There was no easy way to get their name out there, all while nursing the insecurities that came with going down the untried route. They had to busk on the streets almost every weekend. It was harsh, but definitely rewarding, says Jonathan. It took some out-of-the-box thinking for Annoying Brothers to make a mark in the local performing arts scene.
“Back in 2015 and 2016, my partner and I were a bit more daring. We went to the Singapore Arts Museum courtyard, and we knew there were no shows there so we set up and started our own show.”
“Nobody stopped us … and we only found out years later why,” he laughs.
They were not stopped by the Singapore Art Museum because the program managers saw their potential and the audience they attracted. Their continued faith in their ambitions would eventually lead Annoying Brothers to Asia’s Got Talent in 2017.
In hindsight, it was their readiness to create opportunities for themselves, and the ability to think creatively about their situation that made the difference: “I thought, if we don’t get an opportunity, then we will go and knock on opportunity’s door.”
Singaporean society is largely predisposed to believing that taking a risk to do something that hasn’t been done before is not the wisest choice. Too often, going against social norms in society—rejecting a job that provides a stable income or taking an unconventional approach to life—is met with scorn or distaste.
Such was Jonathan’s experience with people’s reactions to his career choice.
“People will be like, why do you want to do this? Can’t you just follow everyone else? (It’s) not just about the circus but also in the way I act.”
To which he would retort: “Why would I want to follow a rule that doesn’t make sense? In Singapore, I notice that we always want to follow and try not to stand out … but when a rule doesn’t make sense to me, I will speak up about it.”
Breaking stereotypes, to Jonathan, means choosing to stop living in a bubble. Risk is a self-perceived restriction, not actual hardship. It might be comfortable to live in your own reality, but a life based on assumptions is actually scarier than risking the unknown.
He points out how it took a whole pandemic for everyone to know that times will always be uncertain, something which he has been trying to explain to those who continue to question his career choice. No one can ever be fully secure in anything, and therein lies the thrill of living.
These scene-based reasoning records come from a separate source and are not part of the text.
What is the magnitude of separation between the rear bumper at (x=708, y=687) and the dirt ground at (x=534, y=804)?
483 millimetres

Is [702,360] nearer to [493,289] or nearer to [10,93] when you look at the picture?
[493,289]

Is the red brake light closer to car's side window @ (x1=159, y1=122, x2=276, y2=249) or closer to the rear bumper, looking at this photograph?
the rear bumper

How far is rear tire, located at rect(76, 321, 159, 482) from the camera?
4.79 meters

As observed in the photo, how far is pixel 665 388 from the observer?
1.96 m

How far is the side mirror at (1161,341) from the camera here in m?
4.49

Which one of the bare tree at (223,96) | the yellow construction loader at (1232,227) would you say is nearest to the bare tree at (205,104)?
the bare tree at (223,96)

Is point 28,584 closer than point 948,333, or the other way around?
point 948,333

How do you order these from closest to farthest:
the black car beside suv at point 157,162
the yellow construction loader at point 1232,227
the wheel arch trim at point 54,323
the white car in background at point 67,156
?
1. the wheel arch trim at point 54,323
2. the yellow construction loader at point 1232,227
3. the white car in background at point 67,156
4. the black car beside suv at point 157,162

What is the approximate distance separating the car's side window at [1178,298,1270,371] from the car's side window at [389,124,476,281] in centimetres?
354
“For me, I always sit down and think. If I planned already, even if I’m uncomfortable, I’ll just do it. Because my question is whether I will die or not. If you don’t, then just do it.”
Risks and precarity can mean different things to different people, but choosing to work on yourself despite the uncertainties makes it possible to look back on life and say: I’ve made the best use of my situations even if they were imperfect.
“The rules you set for yourself stop you from doing a lot of things … I used to think that the arts are for rich people, and as a low-income boy, who is uncouth, I too couldn’t speak like how I’m speaking now. But through taking risks and questioning, that’s how I really grew,” he reflects.
In 2021, improvisation will be key to survival. And in a way, all of us are artists like Jonathan. Having made it through 2020, we are acclimatized to navigating difficult situations. And therefore, as long as we are willing to be creative, it is possible to make something valuable for ourselves even as we continue to face life’s uncertainties.